| Given task |
Resume the article about the footballer Clive Walker, continuing on from its final sentence.

Clive Walker

Personal information
- Date of birth: 25 June 1957 (age 69)
- Place of birth: Oxford, England
- Height: 5 ft 8 in (1.73 m)
- Position: Winger

Youth career
- Chelsea

Senior career*
- Years: Team / Apps / (Gls)
- 1976–1984: Chelsea / 198 / (60)
- 1979: → Fort Lauderdale Strikers (loan) / 22 / (9)
- 1984–1985: Sunderland / 50 / (10)
- 1985–1987: Queens Park Rangers / 21 / (1)
- 1987–1990: Fulham / 109 / (29)
- 1990–1993: Brighton & Hove Albion / 106 / (8)
- 1993–1997: Woking / 203 / (91)
- 1997–1999: Cheltenham Town / 56 / (13)
- Molesey
- Total:  / 743 / (212)

International career
- 1972: England Schoolboys / 2 / (1)

Managerial career
- Molesey

= Clive Walker (footballer, born 1957) =

English footballer (born 1957)

Clive Walker (born 25 June 1957) is an English retired professional footballer who played as a winger. His playing career spanned some 1,000 league and cup games for Chelsea, Sunderland, Fulham and Brighton & Hove Albion before enjoying a renaissance in the Conference with Woking and Cheltenham Town.

==Playing career==
===Chelsea===
Walker was born in Oxford, England. He was an old-fashioned winger with pace who used to terrorise full backs on a weekly basis. He began his career with Chelsea, playing in the same side as the likes of Ray Wilkins. He first broke into the Chelsea team during the 1977–78 season, but they were in the Second Division for most of his time there. He nonetheless played a big role in several key matches for the club in this period.

He put in Man of the Match performances against European champions Liverpool in the FA Cup in 1978 and 1982 as the Blues pulled off two famous upsets; he scored twice in a 4–2 win in 1978 and set up a late clincher for Colin Lee in a 2–0 win in 1982. With Chelsea facing relegation to the Third Division in 1982–83, and with it potential financial meltdown, Walker also scored a late winner against fellow strugglers Bolton Wanderers in the penultimate game of the season to ensure the club's survival. In 1979, Chelsea sent him on loan to the Fort Lauderdale Strikers of the North American Soccer League.

| Data lines |
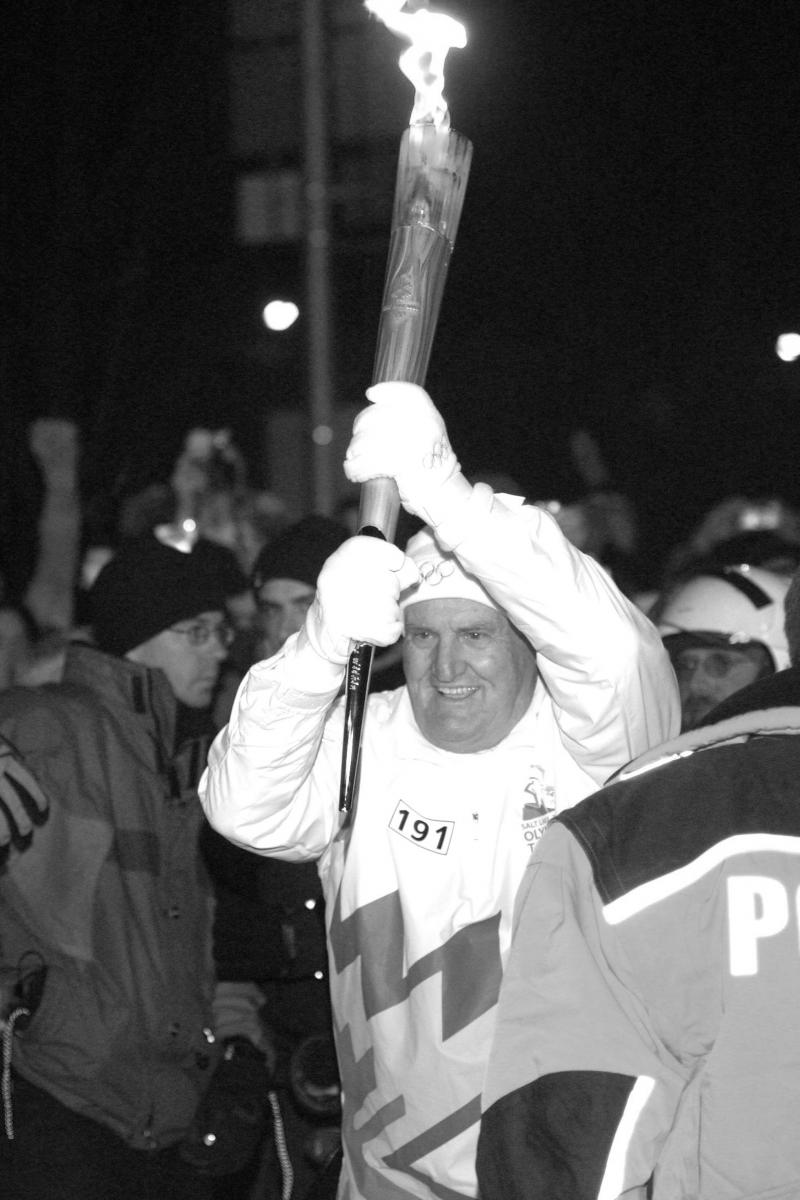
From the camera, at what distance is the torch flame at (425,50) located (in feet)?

| Exercise response |
===Sunderland===
Walker left Chelsea at the end of the 1983–84 season following a contract dispute, and signed for Sunderland. He returned to haunt his old side the following season in the League Cup, when the teams were drawn together in the semi-finals. In the second leg at Stamford Bridge, Walker inspired Sunderland to a 3–2 win, giving them a 5–2 aggregate lead, which provoked a near-riot; at one point a Chelsea fan entered the pitch and chased Walker. In the final at Wembley, however, Sunderland lost 1–0 to Norwich City, with Walker missing a penalty when he hit his shot against the post.

==Coaching career==
After retiring from professional football, Walker became player-manager of Molesey.

He currently works as an analyst for the radio station BBC London 94.9 and is a co-director of Sporting Experience with Jason Cundy.

He also makes appearances on Chelsea TV.

==Records==
Walker currently holds the record for the oldest player to play for his last club, Cheltenham Town.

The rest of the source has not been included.